Data shown:
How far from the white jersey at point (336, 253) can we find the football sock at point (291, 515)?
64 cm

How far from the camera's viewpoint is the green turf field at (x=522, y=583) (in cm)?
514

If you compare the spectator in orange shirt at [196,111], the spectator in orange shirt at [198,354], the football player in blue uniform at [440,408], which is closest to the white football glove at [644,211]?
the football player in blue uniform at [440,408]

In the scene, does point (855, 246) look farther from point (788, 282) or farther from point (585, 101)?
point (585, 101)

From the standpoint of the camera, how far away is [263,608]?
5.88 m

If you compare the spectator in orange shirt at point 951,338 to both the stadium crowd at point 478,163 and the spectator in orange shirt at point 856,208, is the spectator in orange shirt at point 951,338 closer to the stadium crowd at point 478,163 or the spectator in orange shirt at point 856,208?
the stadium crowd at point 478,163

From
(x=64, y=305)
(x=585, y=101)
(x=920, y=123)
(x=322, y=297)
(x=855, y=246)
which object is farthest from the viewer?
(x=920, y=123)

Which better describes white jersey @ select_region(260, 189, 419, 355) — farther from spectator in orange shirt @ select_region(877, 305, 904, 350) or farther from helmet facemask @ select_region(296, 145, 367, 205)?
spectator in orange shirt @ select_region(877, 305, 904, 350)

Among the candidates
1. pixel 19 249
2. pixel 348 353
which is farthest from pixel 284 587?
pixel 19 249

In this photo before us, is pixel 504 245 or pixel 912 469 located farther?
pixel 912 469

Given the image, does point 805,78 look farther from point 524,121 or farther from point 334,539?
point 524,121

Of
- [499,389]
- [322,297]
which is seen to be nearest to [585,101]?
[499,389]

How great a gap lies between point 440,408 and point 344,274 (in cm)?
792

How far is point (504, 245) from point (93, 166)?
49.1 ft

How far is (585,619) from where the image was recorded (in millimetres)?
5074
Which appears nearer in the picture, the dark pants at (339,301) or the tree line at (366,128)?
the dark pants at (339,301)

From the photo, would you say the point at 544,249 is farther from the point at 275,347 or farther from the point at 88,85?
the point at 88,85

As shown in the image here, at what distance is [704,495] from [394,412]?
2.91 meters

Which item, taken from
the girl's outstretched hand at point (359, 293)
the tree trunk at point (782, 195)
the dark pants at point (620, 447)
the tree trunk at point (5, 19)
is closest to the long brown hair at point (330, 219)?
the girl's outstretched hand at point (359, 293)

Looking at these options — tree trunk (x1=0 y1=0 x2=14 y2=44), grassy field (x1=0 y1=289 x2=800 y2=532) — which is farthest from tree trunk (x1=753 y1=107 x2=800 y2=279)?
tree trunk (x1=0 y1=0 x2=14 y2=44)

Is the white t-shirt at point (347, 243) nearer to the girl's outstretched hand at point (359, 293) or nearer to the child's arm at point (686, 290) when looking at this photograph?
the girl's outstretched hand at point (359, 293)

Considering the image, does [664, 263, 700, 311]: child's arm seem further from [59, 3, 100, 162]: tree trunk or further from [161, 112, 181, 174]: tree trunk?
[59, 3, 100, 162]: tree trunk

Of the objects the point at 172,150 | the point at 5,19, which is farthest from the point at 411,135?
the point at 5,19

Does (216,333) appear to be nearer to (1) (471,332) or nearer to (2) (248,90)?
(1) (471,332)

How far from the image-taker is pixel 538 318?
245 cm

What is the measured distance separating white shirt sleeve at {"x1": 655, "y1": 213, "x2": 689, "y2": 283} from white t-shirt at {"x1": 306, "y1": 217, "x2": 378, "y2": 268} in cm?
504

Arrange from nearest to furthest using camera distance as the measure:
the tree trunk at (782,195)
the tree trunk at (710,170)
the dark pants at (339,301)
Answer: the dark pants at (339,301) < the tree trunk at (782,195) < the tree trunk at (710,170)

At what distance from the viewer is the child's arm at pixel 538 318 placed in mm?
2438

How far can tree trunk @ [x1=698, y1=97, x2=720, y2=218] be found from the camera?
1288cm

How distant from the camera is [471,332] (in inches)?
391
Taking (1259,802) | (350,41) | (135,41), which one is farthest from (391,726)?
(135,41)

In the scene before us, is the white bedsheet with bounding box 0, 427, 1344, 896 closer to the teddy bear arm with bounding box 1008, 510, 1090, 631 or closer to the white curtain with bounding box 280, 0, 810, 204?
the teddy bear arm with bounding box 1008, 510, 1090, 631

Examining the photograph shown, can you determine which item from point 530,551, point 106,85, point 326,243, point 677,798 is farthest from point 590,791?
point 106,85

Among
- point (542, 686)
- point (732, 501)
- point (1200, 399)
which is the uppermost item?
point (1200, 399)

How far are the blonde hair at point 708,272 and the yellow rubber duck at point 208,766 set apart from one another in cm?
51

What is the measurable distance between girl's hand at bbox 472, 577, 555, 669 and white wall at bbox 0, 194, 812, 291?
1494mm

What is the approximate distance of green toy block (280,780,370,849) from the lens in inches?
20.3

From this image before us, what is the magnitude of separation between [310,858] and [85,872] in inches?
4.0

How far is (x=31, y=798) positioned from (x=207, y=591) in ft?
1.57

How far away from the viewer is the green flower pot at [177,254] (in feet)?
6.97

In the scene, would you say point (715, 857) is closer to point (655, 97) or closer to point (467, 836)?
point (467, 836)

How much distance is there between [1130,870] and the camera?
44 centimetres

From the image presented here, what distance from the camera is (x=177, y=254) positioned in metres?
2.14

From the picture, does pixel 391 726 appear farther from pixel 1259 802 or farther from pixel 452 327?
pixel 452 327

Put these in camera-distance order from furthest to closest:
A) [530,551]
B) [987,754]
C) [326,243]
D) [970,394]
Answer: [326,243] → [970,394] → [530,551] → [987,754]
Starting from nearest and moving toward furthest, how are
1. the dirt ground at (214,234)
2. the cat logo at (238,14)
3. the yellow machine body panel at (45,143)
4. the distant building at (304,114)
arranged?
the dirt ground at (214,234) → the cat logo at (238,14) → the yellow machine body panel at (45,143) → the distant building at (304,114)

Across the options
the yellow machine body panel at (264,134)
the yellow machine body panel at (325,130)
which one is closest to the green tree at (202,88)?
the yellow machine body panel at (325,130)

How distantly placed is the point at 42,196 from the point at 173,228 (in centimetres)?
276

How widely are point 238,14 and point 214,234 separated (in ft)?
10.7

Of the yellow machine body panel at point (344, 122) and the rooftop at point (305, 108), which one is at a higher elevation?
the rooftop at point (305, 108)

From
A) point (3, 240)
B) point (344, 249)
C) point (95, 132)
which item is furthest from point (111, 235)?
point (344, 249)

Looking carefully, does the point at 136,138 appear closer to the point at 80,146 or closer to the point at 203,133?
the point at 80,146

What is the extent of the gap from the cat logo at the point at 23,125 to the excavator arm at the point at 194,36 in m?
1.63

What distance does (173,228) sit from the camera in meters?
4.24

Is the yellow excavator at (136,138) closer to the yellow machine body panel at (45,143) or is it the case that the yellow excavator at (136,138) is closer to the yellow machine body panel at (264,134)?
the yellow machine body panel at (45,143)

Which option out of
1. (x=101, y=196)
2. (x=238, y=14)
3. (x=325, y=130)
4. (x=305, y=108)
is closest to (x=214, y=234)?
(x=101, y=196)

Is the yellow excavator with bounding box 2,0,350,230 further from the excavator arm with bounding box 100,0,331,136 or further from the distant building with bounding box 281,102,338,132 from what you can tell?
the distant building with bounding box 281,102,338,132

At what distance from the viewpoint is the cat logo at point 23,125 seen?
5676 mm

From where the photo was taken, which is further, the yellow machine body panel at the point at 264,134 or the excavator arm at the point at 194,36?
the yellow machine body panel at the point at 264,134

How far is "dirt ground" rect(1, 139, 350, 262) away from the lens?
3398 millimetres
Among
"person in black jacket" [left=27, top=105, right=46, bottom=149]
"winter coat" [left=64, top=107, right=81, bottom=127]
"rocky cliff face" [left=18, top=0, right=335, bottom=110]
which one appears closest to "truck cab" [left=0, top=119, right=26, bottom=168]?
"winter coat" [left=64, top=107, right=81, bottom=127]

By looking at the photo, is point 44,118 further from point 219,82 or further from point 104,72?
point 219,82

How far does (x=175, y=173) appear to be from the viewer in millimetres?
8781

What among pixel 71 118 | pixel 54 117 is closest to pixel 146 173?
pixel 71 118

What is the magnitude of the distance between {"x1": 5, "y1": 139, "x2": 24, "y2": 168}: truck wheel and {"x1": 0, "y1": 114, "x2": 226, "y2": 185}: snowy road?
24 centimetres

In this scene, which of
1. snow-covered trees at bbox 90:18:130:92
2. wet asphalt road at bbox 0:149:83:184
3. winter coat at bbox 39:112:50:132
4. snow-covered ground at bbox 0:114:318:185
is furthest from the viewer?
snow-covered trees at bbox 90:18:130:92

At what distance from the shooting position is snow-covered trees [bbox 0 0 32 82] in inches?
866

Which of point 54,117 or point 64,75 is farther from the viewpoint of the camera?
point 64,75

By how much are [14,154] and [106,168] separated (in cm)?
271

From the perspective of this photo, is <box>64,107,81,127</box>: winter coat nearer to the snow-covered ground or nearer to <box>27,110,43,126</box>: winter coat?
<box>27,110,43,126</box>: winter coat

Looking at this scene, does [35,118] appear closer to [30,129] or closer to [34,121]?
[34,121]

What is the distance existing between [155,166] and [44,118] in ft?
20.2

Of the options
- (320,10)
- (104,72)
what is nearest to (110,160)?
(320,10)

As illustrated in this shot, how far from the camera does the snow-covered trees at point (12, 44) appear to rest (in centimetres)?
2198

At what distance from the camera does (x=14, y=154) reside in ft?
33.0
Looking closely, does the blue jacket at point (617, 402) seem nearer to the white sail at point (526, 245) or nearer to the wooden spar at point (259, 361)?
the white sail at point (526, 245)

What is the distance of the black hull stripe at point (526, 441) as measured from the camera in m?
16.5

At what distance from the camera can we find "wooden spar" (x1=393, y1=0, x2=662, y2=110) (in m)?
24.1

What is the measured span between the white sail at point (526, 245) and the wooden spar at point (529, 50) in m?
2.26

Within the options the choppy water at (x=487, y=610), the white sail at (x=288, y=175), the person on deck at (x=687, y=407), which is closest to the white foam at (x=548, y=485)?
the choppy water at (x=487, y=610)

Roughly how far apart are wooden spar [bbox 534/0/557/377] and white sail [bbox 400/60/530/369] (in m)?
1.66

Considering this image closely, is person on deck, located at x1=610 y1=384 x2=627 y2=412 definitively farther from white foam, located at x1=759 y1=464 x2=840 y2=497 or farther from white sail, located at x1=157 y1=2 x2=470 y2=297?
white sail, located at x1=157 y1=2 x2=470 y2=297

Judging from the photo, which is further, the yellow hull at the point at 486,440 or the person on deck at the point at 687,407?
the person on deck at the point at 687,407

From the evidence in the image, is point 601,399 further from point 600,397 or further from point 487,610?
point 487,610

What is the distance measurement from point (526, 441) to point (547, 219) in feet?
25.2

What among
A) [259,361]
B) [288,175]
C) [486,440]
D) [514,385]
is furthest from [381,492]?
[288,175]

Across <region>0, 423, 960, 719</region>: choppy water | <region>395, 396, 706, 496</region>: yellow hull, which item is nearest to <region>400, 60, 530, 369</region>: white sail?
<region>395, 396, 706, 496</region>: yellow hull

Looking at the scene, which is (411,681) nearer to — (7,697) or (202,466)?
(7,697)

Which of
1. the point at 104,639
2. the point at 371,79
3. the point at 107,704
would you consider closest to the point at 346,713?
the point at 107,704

Brief:
Rewrite the records from the line with "In the scene before" to the line with "44 centimetres" as a JSON list of strings, one string per line, leaving out blank lines.

Reply to the exercise:
[
  "In the scene before us, is the white bedsheet with bounding box 0, 427, 1344, 896 closer to the teddy bear arm with bounding box 1008, 510, 1090, 631 or closer to the white curtain with bounding box 280, 0, 810, 204?",
  "the teddy bear arm with bounding box 1008, 510, 1090, 631",
  "Examining the photograph shown, can you determine which item from point 530,551, point 106,85, point 326,243, point 677,798 is farthest from point 590,791?",
  "point 106,85",
  "Among",
  "- point (542, 686)",
  "- point (732, 501)",
  "- point (1200, 399)",
  "which is the uppermost item?",
  "point (1200, 399)",
  "How far are the blonde hair at point 708,272 and the yellow rubber duck at point 208,766 set apart from one another in cm?",
  "51",
  "What is the measurable distance between girl's hand at bbox 472, 577, 555, 669 and white wall at bbox 0, 194, 812, 291?",
  "1494mm",
  "What is the approximate distance of green toy block (280,780,370,849) from the lens in inches?",
  "20.3",
  "From this image before us, what is the magnitude of separation between [310,858] and [85,872] in inches?",
  "4.0",
  "How far is (x=31, y=798) positioned from (x=207, y=591) in ft?",
  "1.57",
  "How far away from the viewer is the green flower pot at [177,254] (in feet)?",
  "6.97",
  "In the scene, would you say point (715, 857) is closer to point (655, 97) or closer to point (467, 836)?",
  "point (467, 836)",
  "How much distance is there between [1130,870] and the camera?",
  "44 centimetres"
]